From Chatbot to Conversation: Designing Ally’s First Interaction

At KH Creative, we think of design as less about pixels on a screen and more about how people feel when they interact with technology. With Alley Cat AI Works, that meant asking a simple question with complicated implications: what does it mean to trust an AI assistant?

Ally began as a straightforward website chatbot—an entry point for questions and answers. But like any good design story, the process revealed that we weren’t just building a widget. We were designing a relationship.

Listening First

We started with stakeholder and user interviews. The takeaways were consistent:

  • People wanted clarity at onboarding (tutorials, expectations, a simplified flow).

  • They needed trust (activity monitoring, transparency, visible “guardrails”).

  • And they craved variety (light/dark modes, UI theming, and yes—voice).

Those sticky-note walls turned into our north star: Ally had to be simple, explainable, and flexible.

Learning from Patterns

Before sketching, I researched chatbot design patterns—from Otter.ai’s transcription flow to Replika’s avatar-driven conversations.

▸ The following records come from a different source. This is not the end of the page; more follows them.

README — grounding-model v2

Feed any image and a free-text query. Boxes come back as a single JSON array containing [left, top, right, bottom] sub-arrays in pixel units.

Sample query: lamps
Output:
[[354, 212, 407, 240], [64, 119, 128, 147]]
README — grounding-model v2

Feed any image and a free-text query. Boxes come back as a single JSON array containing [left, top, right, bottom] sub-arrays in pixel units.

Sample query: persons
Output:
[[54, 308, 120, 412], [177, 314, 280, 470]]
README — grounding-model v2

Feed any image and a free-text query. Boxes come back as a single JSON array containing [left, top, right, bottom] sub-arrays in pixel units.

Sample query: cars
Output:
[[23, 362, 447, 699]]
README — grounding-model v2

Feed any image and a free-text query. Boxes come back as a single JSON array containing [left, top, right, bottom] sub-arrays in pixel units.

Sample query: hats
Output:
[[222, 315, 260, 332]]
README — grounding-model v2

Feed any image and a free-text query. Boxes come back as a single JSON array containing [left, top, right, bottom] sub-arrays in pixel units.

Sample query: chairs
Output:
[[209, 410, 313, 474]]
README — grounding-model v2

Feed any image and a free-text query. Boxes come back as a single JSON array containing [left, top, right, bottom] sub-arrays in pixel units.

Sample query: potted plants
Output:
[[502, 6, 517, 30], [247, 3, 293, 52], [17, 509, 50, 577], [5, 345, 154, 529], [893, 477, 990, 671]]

A few things stood out:

  • Clean, uncluttered interfaces build confidence.

  • A conversational tone matters just as much as the visuals.

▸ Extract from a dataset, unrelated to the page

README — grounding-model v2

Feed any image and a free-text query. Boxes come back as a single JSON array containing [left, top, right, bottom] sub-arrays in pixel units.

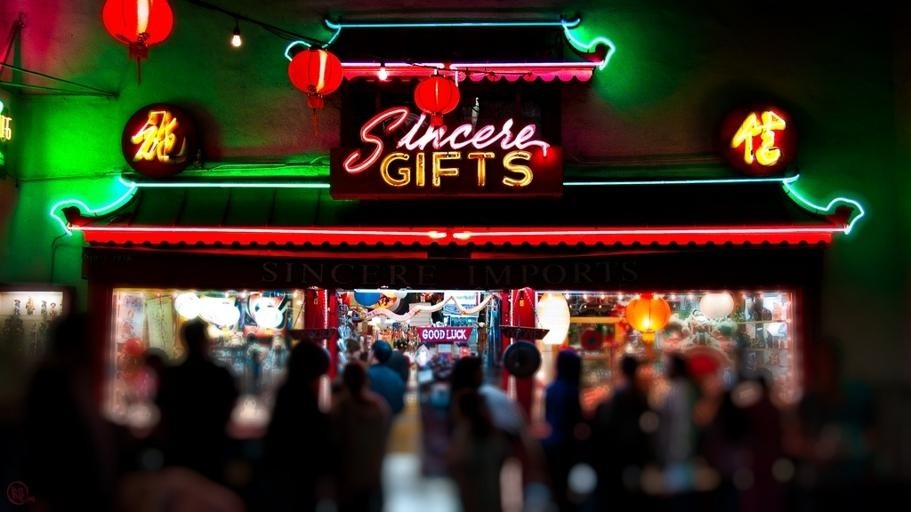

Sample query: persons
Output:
[[0, 318, 911, 512]]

  • The fastest way to break trust is when the bot doesn’t really listen.

That research gave us the foundation for Ally 1.0.

Ally 1.0: Getting Started

Our first design was intentionally light. A simple UI embedded in the site with the prompt: “Can’t find it? Ask Ally.” It was functional, easy to use, and aligned with the project’s initial scope.

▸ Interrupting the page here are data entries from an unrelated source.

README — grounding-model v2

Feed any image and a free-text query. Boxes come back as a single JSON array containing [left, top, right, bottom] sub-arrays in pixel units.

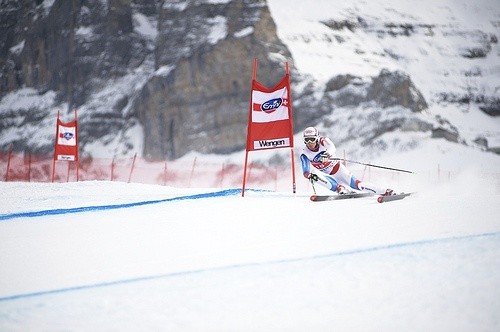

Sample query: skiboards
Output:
[[377, 192, 414, 203], [310, 192, 377, 202]]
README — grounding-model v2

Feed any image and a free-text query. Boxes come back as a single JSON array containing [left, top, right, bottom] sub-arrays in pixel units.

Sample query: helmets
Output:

But testing revealed something bigger: users didn’t just want to type to Ally. They wanted to talk. Voice wasn’t a feature request—it was an expectation.

The Pivot: Designing for Voice

This insight pushed us back to ideation. Ally 2.0 is being reimagined not as a chatbot, but as a voice-first assistant with multi-modal support. That means:

  • Designing voice flows that feel natural, with room for interruptions and corrections.

  • Offering UI flexibility—light/dark modes and brand-friendly theming.

  • Keeping education at heart—Ally doesn’t just provide answers, it explains them.

This pivot reframed Ally as something larger: a conversation layer between humans and AI.

What’s Next

The work continues. We’re prototyping voice interactions, refining safety guardrails, and testing Ally across contexts.

Because designing AI isn’t just about interaction—it’s about creating experiences people trust, want to use, and can learn from.